::: Provided data

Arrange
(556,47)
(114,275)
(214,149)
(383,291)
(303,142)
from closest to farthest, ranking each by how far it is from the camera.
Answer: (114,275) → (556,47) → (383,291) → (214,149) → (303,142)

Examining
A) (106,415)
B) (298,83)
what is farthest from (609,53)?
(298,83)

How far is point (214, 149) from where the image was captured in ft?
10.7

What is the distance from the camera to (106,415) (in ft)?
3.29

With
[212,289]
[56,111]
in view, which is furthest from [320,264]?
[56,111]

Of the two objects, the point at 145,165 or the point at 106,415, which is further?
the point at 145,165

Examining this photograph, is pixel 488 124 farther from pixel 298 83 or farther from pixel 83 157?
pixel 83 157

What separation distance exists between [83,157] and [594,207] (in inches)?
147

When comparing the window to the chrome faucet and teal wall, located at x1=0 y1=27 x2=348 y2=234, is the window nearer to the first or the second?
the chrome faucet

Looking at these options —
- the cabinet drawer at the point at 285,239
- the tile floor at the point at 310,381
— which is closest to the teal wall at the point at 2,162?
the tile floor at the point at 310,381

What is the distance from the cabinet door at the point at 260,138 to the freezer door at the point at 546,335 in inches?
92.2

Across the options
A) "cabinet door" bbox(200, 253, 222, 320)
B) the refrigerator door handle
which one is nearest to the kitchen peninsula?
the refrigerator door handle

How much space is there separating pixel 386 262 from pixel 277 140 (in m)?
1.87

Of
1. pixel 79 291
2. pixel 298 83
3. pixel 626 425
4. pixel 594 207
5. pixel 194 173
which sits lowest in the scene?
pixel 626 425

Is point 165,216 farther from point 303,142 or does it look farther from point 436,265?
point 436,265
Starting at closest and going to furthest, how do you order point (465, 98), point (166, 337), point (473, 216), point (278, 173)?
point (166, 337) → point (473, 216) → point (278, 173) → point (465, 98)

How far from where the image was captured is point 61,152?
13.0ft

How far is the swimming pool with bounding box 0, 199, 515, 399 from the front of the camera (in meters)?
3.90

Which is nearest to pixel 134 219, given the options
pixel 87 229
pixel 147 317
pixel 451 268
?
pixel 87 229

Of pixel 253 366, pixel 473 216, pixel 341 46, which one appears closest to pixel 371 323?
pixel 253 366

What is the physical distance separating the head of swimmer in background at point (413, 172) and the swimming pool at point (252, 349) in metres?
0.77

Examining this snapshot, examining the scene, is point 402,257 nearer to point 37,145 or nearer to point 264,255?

::::::

Requirements:
Present every line of the records above as a numbered list, leaving out any blank lines.

Correct response:
1. Arrange
2. (556,47)
3. (114,275)
4. (214,149)
5. (383,291)
6. (303,142)
7. from closest to farthest, ranking each by how far it is from the camera.
8. Answer: (114,275) → (556,47) → (383,291) → (214,149) → (303,142)
9. Examining
10. A) (106,415)
11. B) (298,83)
12. what is farthest from (609,53)?
13. (298,83)
14. How far is point (214, 149) from where the image was captured in ft?
15. 10.7
16. What is the distance from the camera to (106,415) (in ft)?
17. 3.29
18. With
19. [212,289]
20. [56,111]
21. in view, which is furthest from [320,264]?
22. [56,111]
23. Of the two objects, the point at 145,165 or the point at 106,415, which is further?
24. the point at 145,165
25. Examining this photograph, is pixel 488 124 farther from pixel 298 83 or farther from pixel 83 157?
26. pixel 83 157
27. What separation distance exists between [83,157] and [594,207] (in inches)?
28. 147
29. When comparing the window to the chrome faucet and teal wall, located at x1=0 y1=27 x2=348 y2=234, is the window nearer to the first or the second?
30. the chrome faucet
31. Looking at these options —
32. - the cabinet drawer at the point at 285,239
33. - the tile floor at the point at 310,381
34. — which is closest to the teal wall at the point at 2,162?
35. the tile floor at the point at 310,381
36. What is the distance from the cabinet door at the point at 260,138 to the freezer door at the point at 546,335 in inches?
37. 92.2
38. Across the options
39. A) "cabinet door" bbox(200, 253, 222, 320)
40. B) the refrigerator door handle
41. which one is nearest to the kitchen peninsula?
42. the refrigerator door handle
43. How much space is there separating pixel 386 262 from pixel 277 140 (in m)?
44. 1.87
45. Of
46. 1. pixel 79 291
47. 2. pixel 298 83
48. 3. pixel 626 425
49. 4. pixel 594 207
50. 5. pixel 194 173
51. which sits lowest in the scene?
52. pixel 626 425
53. Is point 165,216 farther from point 303,142 or does it look farther from point 436,265?
54. point 436,265
55. Starting at closest and going to furthest, how do you order point (465, 98), point (166, 337), point (473, 216), point (278, 173)?
56. point (166, 337) → point (473, 216) → point (278, 173) → point (465, 98)
57. How far from where the image was captured is point 61,152?
58. 13.0ft
59. How far is the swimming pool with bounding box 0, 199, 515, 399 from the front of the camera (in meters)?
60. 3.90
61. Which is nearest to pixel 134 219, given the options
62. pixel 87 229
63. pixel 147 317
64. pixel 451 268
65. ?
66. pixel 87 229
67. Of pixel 253 366, pixel 473 216, pixel 341 46, which one appears closest to pixel 371 323?
68. pixel 253 366
69. What is the physical distance separating the head of swimmer in background at point (413, 172) and the swimming pool at point (252, 349) in metres?
70. 0.77
71. Examining this snapshot, examining the scene, is point 402,257 nearer to point 37,145 or nearer to point 264,255?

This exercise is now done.